We are very fortunate to live in the Olympia area (Marylea and I actually live in a south Oly neighborhood we call Chehalis) because Oly has become a destination stop for some big thinkers, great souls, large vision folks.

Dr. Robert Jay Lifton is the most recent example. Lifton joined the Olympia community on Tuesday night to talk about the superpower syndrome, the topic of his most recent book. But the discussion was much broader than simply a review of the dangers of superpower status. Here are some notes and thoughts I collected as Lifton spoke:

Lifton has made a career of studying the causes and consequences of experiencing human horror. Lifton thanked the crowd for coming out since his presence must raise the question "What new horror will he bring us this time?" Lifton said "When I am in demand to speak, the world is in trouble." And the question raised is "What is the moral path?" How do we as a community regain or restore our collective moral compass. The journey to find a moral compass is mytho-psychosocial journey. A nitty gritty review with a double layer of meaning - a struggle in symbolization of immortality that seeks to make an eternal home for each of us. We are creatures of history, we are survivors. Like the survivors of the Hiroshima bombing, or the experience of combat in Vietnam, or life as a patient or physician in Nazi deathcamps, we are all survivors of our individual experience of human horror.

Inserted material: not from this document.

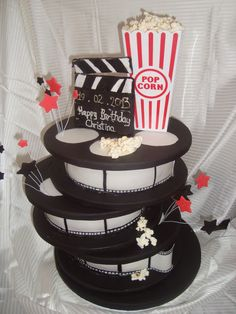 movie themed party....can maybe paint old ribbon spools to make the film reels.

Lifton said when he was a young man, and relatively inexperienced psychiatrist, he traveled to Japan and by chance took a side trip to Hiroshima and met and spoke with the survivors of the boming of Hiroshima. That experience led Lifton to come to the conclusion that there is a certain law of history which says that the more important a historical event is, the less likely it is to be studied. It's an interesting and perplexing thing, but it ties to his lifelong work in the study of the experience of human horror. Fleeing the experience may be easily understood, but perhaps unwise if there are lessons to be learned from the event and experience.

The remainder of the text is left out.